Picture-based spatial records

========

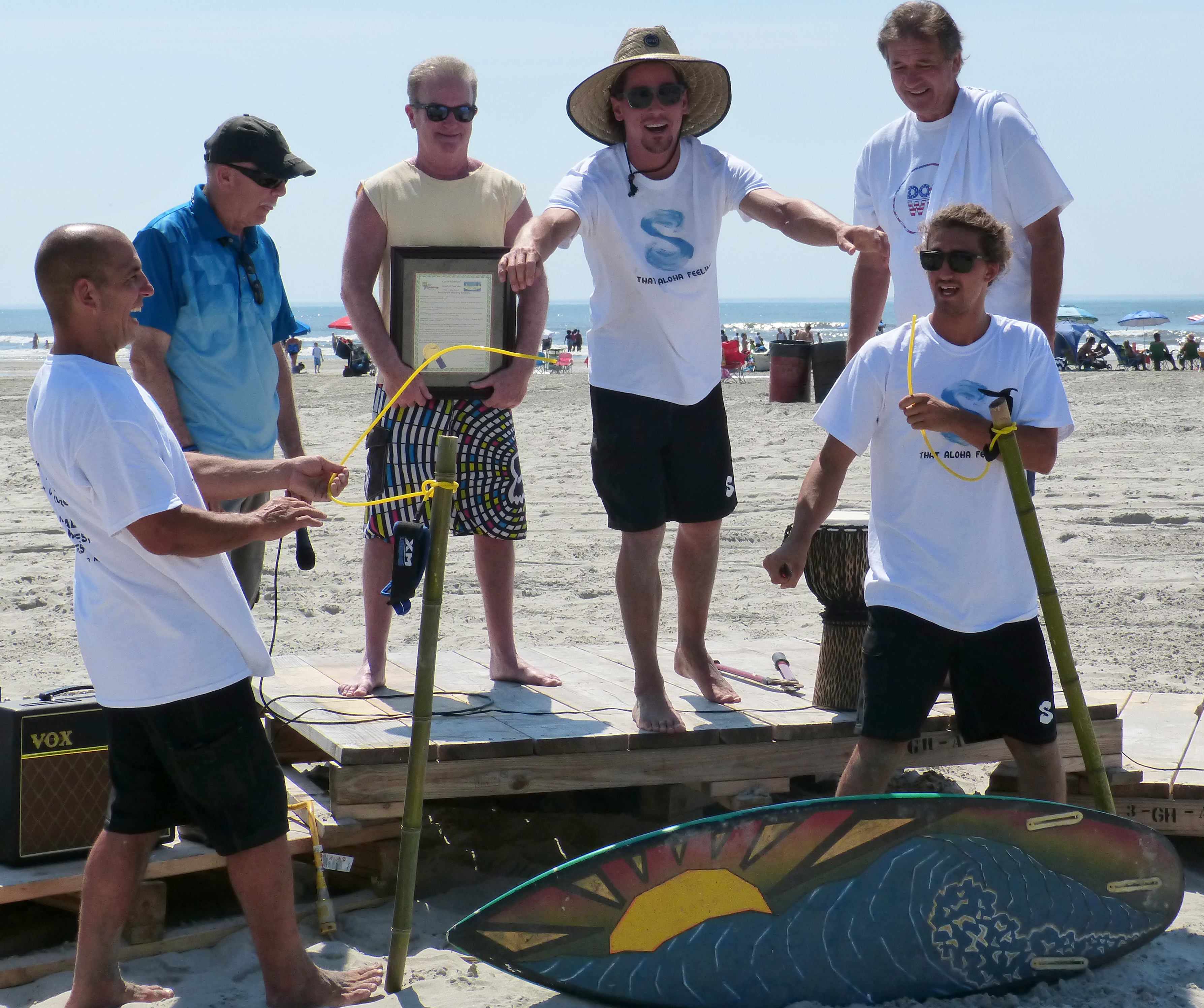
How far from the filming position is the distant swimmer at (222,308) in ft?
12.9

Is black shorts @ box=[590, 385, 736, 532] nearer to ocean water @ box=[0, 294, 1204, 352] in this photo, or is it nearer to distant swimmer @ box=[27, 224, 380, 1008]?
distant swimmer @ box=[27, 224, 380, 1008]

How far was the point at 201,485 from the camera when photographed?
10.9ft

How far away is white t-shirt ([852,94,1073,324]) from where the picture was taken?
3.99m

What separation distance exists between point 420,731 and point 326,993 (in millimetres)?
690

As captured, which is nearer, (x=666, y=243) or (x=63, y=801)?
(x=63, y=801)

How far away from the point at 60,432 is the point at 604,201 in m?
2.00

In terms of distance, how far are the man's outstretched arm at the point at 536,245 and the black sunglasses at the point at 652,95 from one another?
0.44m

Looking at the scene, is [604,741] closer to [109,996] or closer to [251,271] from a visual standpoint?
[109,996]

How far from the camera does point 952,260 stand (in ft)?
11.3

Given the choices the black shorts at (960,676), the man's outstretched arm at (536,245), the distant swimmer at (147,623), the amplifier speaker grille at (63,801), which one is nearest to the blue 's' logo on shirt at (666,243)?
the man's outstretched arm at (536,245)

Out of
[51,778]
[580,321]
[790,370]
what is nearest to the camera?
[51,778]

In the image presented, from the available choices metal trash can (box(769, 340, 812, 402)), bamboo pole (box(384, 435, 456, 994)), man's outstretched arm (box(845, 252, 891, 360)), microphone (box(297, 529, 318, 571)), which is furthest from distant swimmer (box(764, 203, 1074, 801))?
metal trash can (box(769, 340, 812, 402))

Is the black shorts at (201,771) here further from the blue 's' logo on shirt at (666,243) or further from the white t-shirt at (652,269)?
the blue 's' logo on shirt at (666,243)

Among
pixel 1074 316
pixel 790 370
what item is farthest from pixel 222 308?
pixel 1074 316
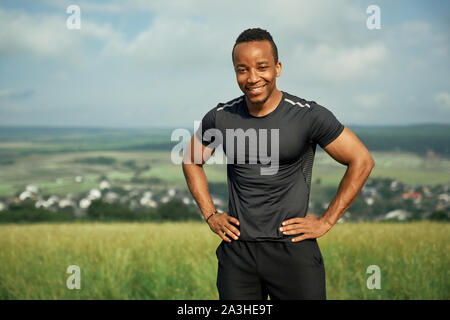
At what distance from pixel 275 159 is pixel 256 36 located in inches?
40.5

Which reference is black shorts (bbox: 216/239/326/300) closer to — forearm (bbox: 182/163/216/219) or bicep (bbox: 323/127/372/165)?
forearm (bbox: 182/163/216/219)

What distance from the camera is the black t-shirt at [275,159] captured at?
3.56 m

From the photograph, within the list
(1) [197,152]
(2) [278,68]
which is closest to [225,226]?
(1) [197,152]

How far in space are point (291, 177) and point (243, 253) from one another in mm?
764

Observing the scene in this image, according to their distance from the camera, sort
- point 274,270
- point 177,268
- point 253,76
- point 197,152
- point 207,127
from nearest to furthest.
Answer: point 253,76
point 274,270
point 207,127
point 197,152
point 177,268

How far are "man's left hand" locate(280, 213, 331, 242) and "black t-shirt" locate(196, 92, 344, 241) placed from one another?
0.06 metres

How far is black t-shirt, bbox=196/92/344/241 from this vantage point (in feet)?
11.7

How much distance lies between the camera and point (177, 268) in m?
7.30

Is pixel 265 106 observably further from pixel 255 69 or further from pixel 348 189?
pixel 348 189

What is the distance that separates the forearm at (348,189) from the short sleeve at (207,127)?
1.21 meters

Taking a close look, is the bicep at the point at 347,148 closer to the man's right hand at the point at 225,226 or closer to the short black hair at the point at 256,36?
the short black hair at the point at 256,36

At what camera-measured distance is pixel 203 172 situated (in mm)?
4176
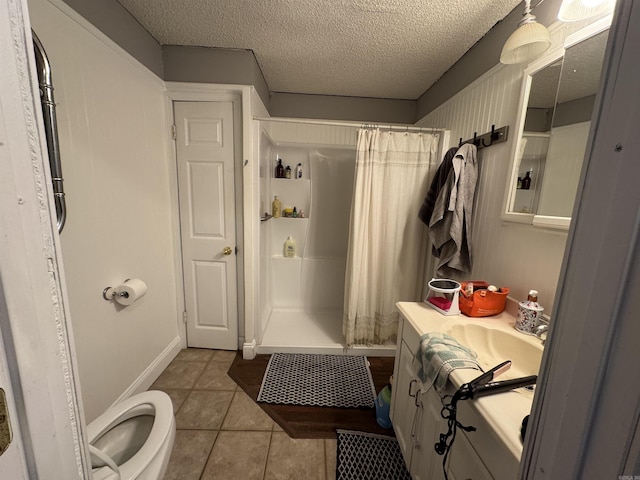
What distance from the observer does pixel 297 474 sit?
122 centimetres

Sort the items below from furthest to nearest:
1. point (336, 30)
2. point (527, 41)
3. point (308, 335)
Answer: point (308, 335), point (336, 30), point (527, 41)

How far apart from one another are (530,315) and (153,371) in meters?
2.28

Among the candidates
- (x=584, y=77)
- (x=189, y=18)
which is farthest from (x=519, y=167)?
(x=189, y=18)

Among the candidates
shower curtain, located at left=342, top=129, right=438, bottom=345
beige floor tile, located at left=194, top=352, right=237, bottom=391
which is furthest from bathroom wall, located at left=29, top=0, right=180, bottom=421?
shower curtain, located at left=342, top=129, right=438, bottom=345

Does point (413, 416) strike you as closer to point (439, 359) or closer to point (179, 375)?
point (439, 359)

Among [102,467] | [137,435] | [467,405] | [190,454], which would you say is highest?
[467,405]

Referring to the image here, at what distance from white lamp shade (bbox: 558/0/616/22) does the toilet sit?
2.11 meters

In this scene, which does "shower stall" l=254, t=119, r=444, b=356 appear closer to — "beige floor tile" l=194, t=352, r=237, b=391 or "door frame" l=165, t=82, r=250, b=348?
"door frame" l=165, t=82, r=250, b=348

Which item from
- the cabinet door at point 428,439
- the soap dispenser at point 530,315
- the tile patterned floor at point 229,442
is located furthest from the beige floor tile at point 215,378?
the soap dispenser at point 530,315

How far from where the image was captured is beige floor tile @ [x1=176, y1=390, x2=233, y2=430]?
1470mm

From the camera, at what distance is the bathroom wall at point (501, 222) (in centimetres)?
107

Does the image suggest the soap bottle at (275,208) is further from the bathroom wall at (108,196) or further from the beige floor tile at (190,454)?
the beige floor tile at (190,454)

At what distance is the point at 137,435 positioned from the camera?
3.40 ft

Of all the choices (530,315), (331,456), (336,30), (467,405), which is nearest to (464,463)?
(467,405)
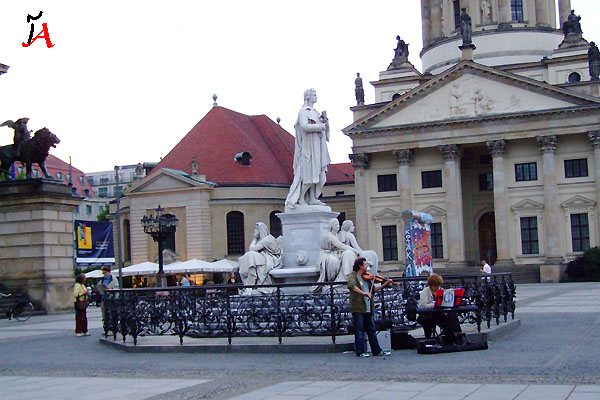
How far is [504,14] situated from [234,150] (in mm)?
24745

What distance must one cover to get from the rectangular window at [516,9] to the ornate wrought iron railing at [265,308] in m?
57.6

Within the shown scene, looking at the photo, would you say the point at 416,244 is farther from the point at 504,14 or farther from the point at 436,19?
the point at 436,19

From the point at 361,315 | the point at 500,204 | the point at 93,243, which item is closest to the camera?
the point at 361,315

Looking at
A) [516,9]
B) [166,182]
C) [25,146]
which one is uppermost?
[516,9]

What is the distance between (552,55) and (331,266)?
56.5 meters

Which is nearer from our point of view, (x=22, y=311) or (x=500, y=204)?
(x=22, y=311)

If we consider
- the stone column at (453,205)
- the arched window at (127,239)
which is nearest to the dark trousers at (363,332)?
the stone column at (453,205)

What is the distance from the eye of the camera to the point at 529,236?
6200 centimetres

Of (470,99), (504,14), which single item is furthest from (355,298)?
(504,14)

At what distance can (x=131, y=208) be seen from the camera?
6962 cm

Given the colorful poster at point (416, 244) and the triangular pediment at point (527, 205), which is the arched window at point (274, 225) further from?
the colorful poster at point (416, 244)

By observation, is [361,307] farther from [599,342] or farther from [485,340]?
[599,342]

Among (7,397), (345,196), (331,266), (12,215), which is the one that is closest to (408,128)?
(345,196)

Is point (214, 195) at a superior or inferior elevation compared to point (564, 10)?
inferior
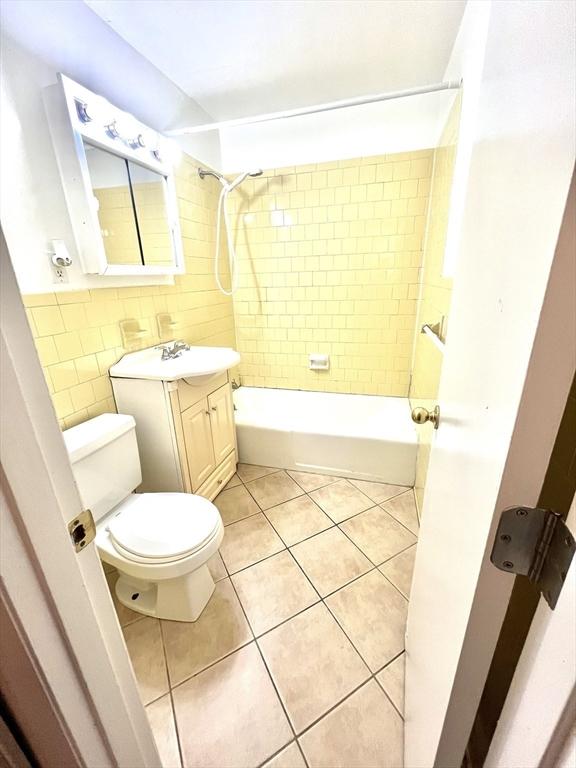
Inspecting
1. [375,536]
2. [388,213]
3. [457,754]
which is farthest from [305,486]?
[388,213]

========

- **Exercise brief**:
Reproduce every one of the records above word for word, leaving out the pictures.

- **Written answer**:
How far from the filming position is the distant swimmer at (222,308) in ft?
12.9

Is black shorts @ box=[590, 385, 736, 532] nearer to ocean water @ box=[0, 294, 1204, 352] in this photo, or is it nearer to distant swimmer @ box=[27, 224, 380, 1008]?
distant swimmer @ box=[27, 224, 380, 1008]

How far was the point at 201,485 from the camera when photographed?
10.9ft

How far away is white t-shirt ([852,94,1073,324]) from where the picture was taken?
3.99m

What separation distance exists between point 420,731 and point 326,993 (in millimetres)?
690

As captured, which is nearer, (x=666, y=243) or (x=63, y=801)?
(x=63, y=801)

How far away from the point at 60,432 is the point at 604,201 in m?
2.00

In terms of distance, how far are the man's outstretched arm at the point at 536,245 and the black sunglasses at the point at 652,95 from one another?
0.44m

Looking at the scene, is [604,741] closer to [109,996] or closer to [251,271] from a visual standpoint?
[109,996]

How far from the camera does point 952,260 stand (in ft)?
11.3

Given the choices the black shorts at (960,676), the man's outstretched arm at (536,245), the distant swimmer at (147,623), the amplifier speaker grille at (63,801), which one is nearest to the blue 's' logo on shirt at (666,243)?
the man's outstretched arm at (536,245)

Out of
[51,778]
[580,321]
[790,370]
what is nearest to the camera?
[51,778]

In the image presented, from the available choices metal trash can (box(769, 340, 812, 402)), bamboo pole (box(384, 435, 456, 994)), man's outstretched arm (box(845, 252, 891, 360)), microphone (box(297, 529, 318, 571)), which is furthest from distant swimmer (box(764, 203, 1074, 801))?
metal trash can (box(769, 340, 812, 402))

Is the black shorts at (201,771) here further from the blue 's' logo on shirt at (666,243) or further from the white t-shirt at (652,269)?
the blue 's' logo on shirt at (666,243)

Among
pixel 1074 316
pixel 790 370
what item is farthest from pixel 222 308?
pixel 1074 316
At what distance from pixel 275 159 is pixel 256 36 located in inches?
40.5

Which reference is black shorts (bbox: 216/239/326/300) closer to — forearm (bbox: 182/163/216/219) or bicep (bbox: 323/127/372/165)?
forearm (bbox: 182/163/216/219)

What distance from the camera is the black t-shirt at [275,159] captured at?
3.56 m

From the photograph, within the list
(1) [197,152]
(2) [278,68]
which is closest to [225,226]?
(1) [197,152]

How far in space are point (291, 177) and point (243, 253) from one another in mm?
764

Observing the scene in this image, according to their distance from the camera, sort
- point 274,270
- point 177,268
- point 253,76
- point 197,152
- point 207,127
from nearest to furthest.
Answer: point 253,76
point 274,270
point 207,127
point 197,152
point 177,268

How far are "man's left hand" locate(280, 213, 331, 242) and "black t-shirt" locate(196, 92, 344, 241) placed from one another?
0.06 metres

How far is black t-shirt, bbox=196/92/344/241 from this vantage point (in feet)?
11.7

How much distance lies between the camera and point (177, 268) in m?
7.30

Is pixel 265 106 observably further from pixel 255 69 or further from pixel 348 189?
pixel 348 189

What is the distance that separates the forearm at (348,189) from the short sleeve at (207,127)?
1.21 meters

Taking a close look, is the bicep at the point at 347,148 closer to the man's right hand at the point at 225,226 or closer to the short black hair at the point at 256,36?
the short black hair at the point at 256,36

At what camera-measured distance is pixel 203 172 situated (in mm)?
4176
What distance from the observer does pixel 297 474 sit?
122 centimetres

Sort the items below from furthest to nearest:
1. point (336, 30)
2. point (527, 41)
3. point (308, 335)
Answer: point (308, 335), point (336, 30), point (527, 41)

How far apart from one another are (530,315) and (153,371) in meters?
2.28

Among the candidates
- (x=584, y=77)
- (x=189, y=18)
which is farthest from (x=519, y=167)?
(x=189, y=18)

Among the candidates
shower curtain, located at left=342, top=129, right=438, bottom=345
beige floor tile, located at left=194, top=352, right=237, bottom=391
which is furthest from bathroom wall, located at left=29, top=0, right=180, bottom=421?
shower curtain, located at left=342, top=129, right=438, bottom=345

Does point (413, 416) strike you as closer to point (439, 359) or closer to point (179, 375)?
point (439, 359)

Among [102,467] | [137,435] | [467,405] | [190,454], which would you say is highest?
[467,405]

Referring to the image here, at what distance from white lamp shade (bbox: 558/0/616/22) does the toilet sit?
2.11 meters

In this scene, which does "shower stall" l=254, t=119, r=444, b=356 appear closer to — "beige floor tile" l=194, t=352, r=237, b=391 or "door frame" l=165, t=82, r=250, b=348?
"door frame" l=165, t=82, r=250, b=348

Which item from
- the cabinet door at point 428,439
- the soap dispenser at point 530,315
- the tile patterned floor at point 229,442
is located furthest from the beige floor tile at point 215,378?
the soap dispenser at point 530,315

How far from where the image was captured is beige floor tile @ [x1=176, y1=390, x2=233, y2=430]?
1470mm

From the camera, at what distance is the bathroom wall at point (501, 222) (in centimetres)?
107

Does the image suggest the soap bottle at (275,208) is further from the bathroom wall at (108,196) or further from the beige floor tile at (190,454)?
the beige floor tile at (190,454)

At what distance is the point at 137,435 positioned from the camera?
3.40 ft

Of all the choices (530,315), (331,456), (336,30), (467,405), which is nearest to (464,463)?
(467,405)
How far is [504,14] situated from [234,150] (in mm)?
24745

What distance must one cover to get from the rectangular window at [516,9] to the ornate wrought iron railing at [265,308] in m?
57.6

Within the shown scene, looking at the photo, would you say the point at 416,244 is farther from the point at 504,14 or farther from the point at 436,19?
the point at 436,19

From the point at 361,315 | the point at 500,204 | the point at 93,243, which item is closest to the camera?
the point at 361,315

Looking at
A) [516,9]
B) [166,182]
C) [25,146]
which one is uppermost?
[516,9]

What is the distance between (552,55) and (331,266)?
56.5 meters

Which is nearer from our point of view, (x=22, y=311) or (x=500, y=204)?
(x=22, y=311)

If we consider
- the stone column at (453,205)
- the arched window at (127,239)
which is nearest to the dark trousers at (363,332)?
the stone column at (453,205)

What is the distance from the eye of the camera to the point at 529,236?
6200 centimetres

Of (470,99), (504,14), which single item is furthest from (355,298)?
(504,14)

At what distance can (x=131, y=208) be seen from the camera?
6962 cm

Given the colorful poster at point (416, 244) and the triangular pediment at point (527, 205), which is the arched window at point (274, 225) further from?
the colorful poster at point (416, 244)

By observation, is [361,307] farther from [599,342] or farther from [485,340]?
[599,342]

Among (7,397), (345,196), (331,266), (12,215), which is the one that is closest to (408,128)?
(345,196)

Is point (214, 195) at a superior or inferior elevation compared to point (564, 10)?
inferior
Inspecting
1. [375,536]
2. [388,213]
3. [457,754]
which is farthest from [305,486]?
[388,213]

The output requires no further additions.